═════ Excerto fornecido

2.3. Torcer as migrações internacionais
Será tempo de nos debruçarmos, agora, um pouco sobre a inter-relação entre as
orientações sexuais e as migrações internacionais. Existe uma forte correlação
entre o quebrar das redes familiares e sociais de controlo e a saída do armário
como processo de assumpção pessoal da sexualidade por parte dos sujeitos
(Luibhéid e Cantu Jr, 2005).
Há, por outro lado, uma necessidade de ir além do debate facilitista sobre as
razões que levam aos processos migratórios entre territórios tão diferenciados
como o êxodo rural/urbano, ou as migrações internacionais. Investigação recente
tem destacado um crescente corpo de estudos sobre transnacionalismo na
investigação queer dando particular destaque as problemáticas da mobilidade e
da cidadania. Este corpo tem destaque em inúmeras publicações em que realçamos
o número especial da Social Text (2005) «What's queer about queer studies
now?», ou em 2008, o número especial da Gay and Lesbian Quaterly «Queer/
Migration». Nestes dois casos são claras as inter-relações e a
interseccionalidade do género e da sexualidade com as identidades nacionais,
raciais, étnicas e diaspóricas, bem como os circuitos de viagem, migração e
deslocações, e com as subsequentes políticas de migração, asilo e de cidadania.

══════════
═════ Dados fornecidos

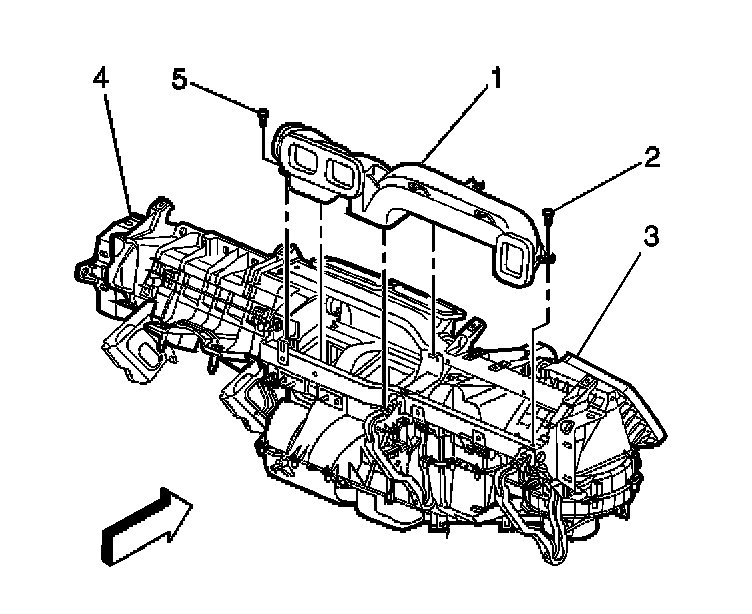 4
5
1
2
3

══════════

Atividades -
a: Enumere os tipos de identidade com que, segundo o excerto sobre migrações internacionais, o género e a sexualidade se inter-relacionam.
b: Transcreva do excerto sobre migrações internacionais a parte que começa nas palavras que contêm "Há, por outro" e termina em "e de cidadania.".

Respostas por atividade -
a: nacionais, raciais, étnicas, diaspóricas

b:
Há, por outro lado, uma necessidade de ir além do debate facilitista sobre as
razões que levam aos processos migratórios entre territórios tão diferenciados
como o êxodo rural/urbano, ou as migrações internacionais. Investigação recente
tem destacado um crescente corpo de estudos sobre transnacionalismo na
investigação queer dando particular destaque as problemáticas da mobilidade e
da cidadania. Este corpo tem destaque em inúmeras publicações em que realçamos
o número especial da Social Text (2005) «What's queer about queer studies
now?», ou em 2008, o número especial da Gay and Lesbian Quaterly «Queer/
Migration». Nestes dois casos são claras as inter-relações e a
interseccionalidade do género e da sexualidade com as identidades nacionais,
raciais, étnicas e diaspóricas, bem como os circuitos de viagem, migração e
deslocações, e com as subsequentes políticas de migração, asilo e de cidadania.